Rewrite all the entries below, changing every "winter coat" to "parka" and keeping everything else the same.

--- --- ---

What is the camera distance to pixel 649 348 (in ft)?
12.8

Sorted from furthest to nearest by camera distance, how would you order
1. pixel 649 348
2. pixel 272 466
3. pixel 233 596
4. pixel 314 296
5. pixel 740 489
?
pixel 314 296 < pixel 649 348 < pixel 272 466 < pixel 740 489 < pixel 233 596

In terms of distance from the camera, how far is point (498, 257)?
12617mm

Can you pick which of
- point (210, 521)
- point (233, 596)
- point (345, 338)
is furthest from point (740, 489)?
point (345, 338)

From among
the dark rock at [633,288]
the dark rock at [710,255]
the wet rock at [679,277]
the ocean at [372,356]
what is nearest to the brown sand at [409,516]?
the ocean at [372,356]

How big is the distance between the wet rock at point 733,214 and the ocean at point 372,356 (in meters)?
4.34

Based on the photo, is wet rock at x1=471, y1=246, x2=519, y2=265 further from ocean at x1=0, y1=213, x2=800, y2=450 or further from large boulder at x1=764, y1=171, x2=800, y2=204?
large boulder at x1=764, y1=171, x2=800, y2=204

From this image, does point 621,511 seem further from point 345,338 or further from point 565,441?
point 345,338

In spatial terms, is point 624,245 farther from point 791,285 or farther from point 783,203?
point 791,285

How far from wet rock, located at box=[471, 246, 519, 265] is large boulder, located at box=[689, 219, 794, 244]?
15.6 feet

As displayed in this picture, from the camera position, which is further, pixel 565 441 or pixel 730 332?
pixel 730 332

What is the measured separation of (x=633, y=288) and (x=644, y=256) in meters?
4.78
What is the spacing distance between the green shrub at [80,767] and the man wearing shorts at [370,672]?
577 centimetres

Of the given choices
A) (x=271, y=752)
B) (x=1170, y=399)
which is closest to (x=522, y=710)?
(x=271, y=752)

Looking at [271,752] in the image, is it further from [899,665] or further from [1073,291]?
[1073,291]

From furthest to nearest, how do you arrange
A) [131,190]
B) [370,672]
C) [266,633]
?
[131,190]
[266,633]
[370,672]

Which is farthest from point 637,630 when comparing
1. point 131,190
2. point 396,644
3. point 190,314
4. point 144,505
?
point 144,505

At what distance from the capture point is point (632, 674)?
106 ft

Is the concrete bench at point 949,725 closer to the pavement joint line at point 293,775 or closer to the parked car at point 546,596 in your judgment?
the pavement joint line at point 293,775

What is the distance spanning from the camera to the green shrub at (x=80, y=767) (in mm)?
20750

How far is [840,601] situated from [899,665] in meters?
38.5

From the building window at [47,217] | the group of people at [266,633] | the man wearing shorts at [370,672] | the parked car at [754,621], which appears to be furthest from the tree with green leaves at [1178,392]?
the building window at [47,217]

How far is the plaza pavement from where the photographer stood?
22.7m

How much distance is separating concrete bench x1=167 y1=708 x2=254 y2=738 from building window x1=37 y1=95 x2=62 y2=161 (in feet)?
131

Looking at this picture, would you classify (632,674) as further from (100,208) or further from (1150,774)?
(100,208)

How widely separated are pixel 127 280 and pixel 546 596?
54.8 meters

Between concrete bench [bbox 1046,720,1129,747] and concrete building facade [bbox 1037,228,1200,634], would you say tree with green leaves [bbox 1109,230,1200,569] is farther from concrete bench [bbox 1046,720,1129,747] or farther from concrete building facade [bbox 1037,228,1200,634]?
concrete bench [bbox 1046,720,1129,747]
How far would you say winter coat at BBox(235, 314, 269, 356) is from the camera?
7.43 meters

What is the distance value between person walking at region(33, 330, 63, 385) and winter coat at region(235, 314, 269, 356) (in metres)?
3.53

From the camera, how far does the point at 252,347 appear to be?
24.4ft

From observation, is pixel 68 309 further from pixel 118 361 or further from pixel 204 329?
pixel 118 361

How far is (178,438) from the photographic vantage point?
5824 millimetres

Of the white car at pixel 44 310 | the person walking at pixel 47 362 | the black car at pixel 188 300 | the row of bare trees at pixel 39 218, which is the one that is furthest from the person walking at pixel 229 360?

--- --- ---

FULL OUTPUT
What is the camera distance to pixel 649 348 (in ft)?
12.8

Sorted from furthest to nearest by camera distance, how would you order
1. pixel 649 348
2. pixel 272 466
3. pixel 233 596
4. pixel 314 296
5. pixel 740 489
?
pixel 314 296 < pixel 649 348 < pixel 272 466 < pixel 740 489 < pixel 233 596

In terms of distance from the camera, how far is point (498, 257)?
12617mm

Can you pick which of
- point (210, 521)
- point (233, 596)
- point (345, 338)
is furthest from point (740, 489)?
point (345, 338)

From among
the dark rock at [633,288]
the dark rock at [710,255]
the wet rock at [679,277]
the ocean at [372,356]
what is nearest to the brown sand at [409,516]?
the ocean at [372,356]

How big is the distance between the wet rock at point 733,214 and the ocean at point 372,356 (in meters)?
4.34

Based on the photo, is wet rock at x1=471, y1=246, x2=519, y2=265 further from ocean at x1=0, y1=213, x2=800, y2=450 or further from large boulder at x1=764, y1=171, x2=800, y2=204?
large boulder at x1=764, y1=171, x2=800, y2=204

From this image, does point 621,511 seem further from point 345,338 or further from point 565,441?
point 345,338

In spatial terms, is point 624,245 farther from point 791,285 or farther from point 783,203?
point 791,285

How far from wet rock, located at box=[471, 246, 519, 265] is large boulder, located at box=[689, 219, 794, 244]?
15.6 feet

As displayed in this picture, from the camera position, which is further, pixel 565 441 or pixel 730 332?
pixel 730 332

What is the measured separation of (x=633, y=288) and (x=644, y=256) in meters?
4.78
What is the spacing distance between the green shrub at [80,767] and the man wearing shorts at [370,672]?
577 centimetres

Of the given choices
A) (x=271, y=752)
B) (x=1170, y=399)
which is closest to (x=522, y=710)?
(x=271, y=752)

Looking at [271,752] in the image, is it further from [899,665] or further from [1073,291]?
[1073,291]

From furthest to nearest, how do you arrange
A) [131,190]
B) [370,672]
C) [266,633]
?
[131,190]
[266,633]
[370,672]

Which is farthest from point 637,630 when comparing
1. point 131,190
2. point 396,644
3. point 190,314
4. point 144,505
?
point 144,505

At what distance from the capture point is point (632, 674)?
106 ft

Is the concrete bench at point 949,725 closer to the pavement joint line at point 293,775 or closer to the parked car at point 546,596 in your judgment?
the pavement joint line at point 293,775

What is the distance spanning from the camera to the green shrub at (x=80, y=767) (in mm)?
20750

How far is [840,601] situated from [899,665] in meters?
38.5

From the building window at [47,217] | the group of people at [266,633] | the man wearing shorts at [370,672] | the parked car at [754,621], which appears to be furthest from the tree with green leaves at [1178,392]?
the building window at [47,217]

How far is the plaza pavement from where the photographer stood?
22.7m

How much distance is separating concrete bench x1=167 y1=708 x2=254 y2=738 from building window x1=37 y1=95 x2=62 y2=161 (in feet)?
131

Looking at this picture, would you classify (632,674) as further from (100,208) or further from (1150,774)?
(100,208)

How widely separated are pixel 127 280 and pixel 546 596?
54.8 meters

Between concrete bench [bbox 1046,720,1129,747] and concrete building facade [bbox 1037,228,1200,634], would you say tree with green leaves [bbox 1109,230,1200,569] is farther from concrete bench [bbox 1046,720,1129,747] or farther from concrete building facade [bbox 1037,228,1200,634]?
concrete bench [bbox 1046,720,1129,747]
How far would you say parka at BBox(235, 314, 269, 356) is from the camera?
7.43 meters

What is the distance value between person walking at region(33, 330, 63, 385) and parka at region(235, 314, 269, 356) (in metres)?
3.53

From the camera, how far does the point at 252,347 appear to be?
24.4ft

From observation, is pixel 68 309 further from pixel 118 361 or further from pixel 204 329?
pixel 118 361

How far is (178,438) from the photographic vantage point?
5824 millimetres

Of the white car at pixel 44 310 | the person walking at pixel 47 362 | the black car at pixel 188 300 | the row of bare trees at pixel 39 218, which is the one that is furthest from the person walking at pixel 229 360?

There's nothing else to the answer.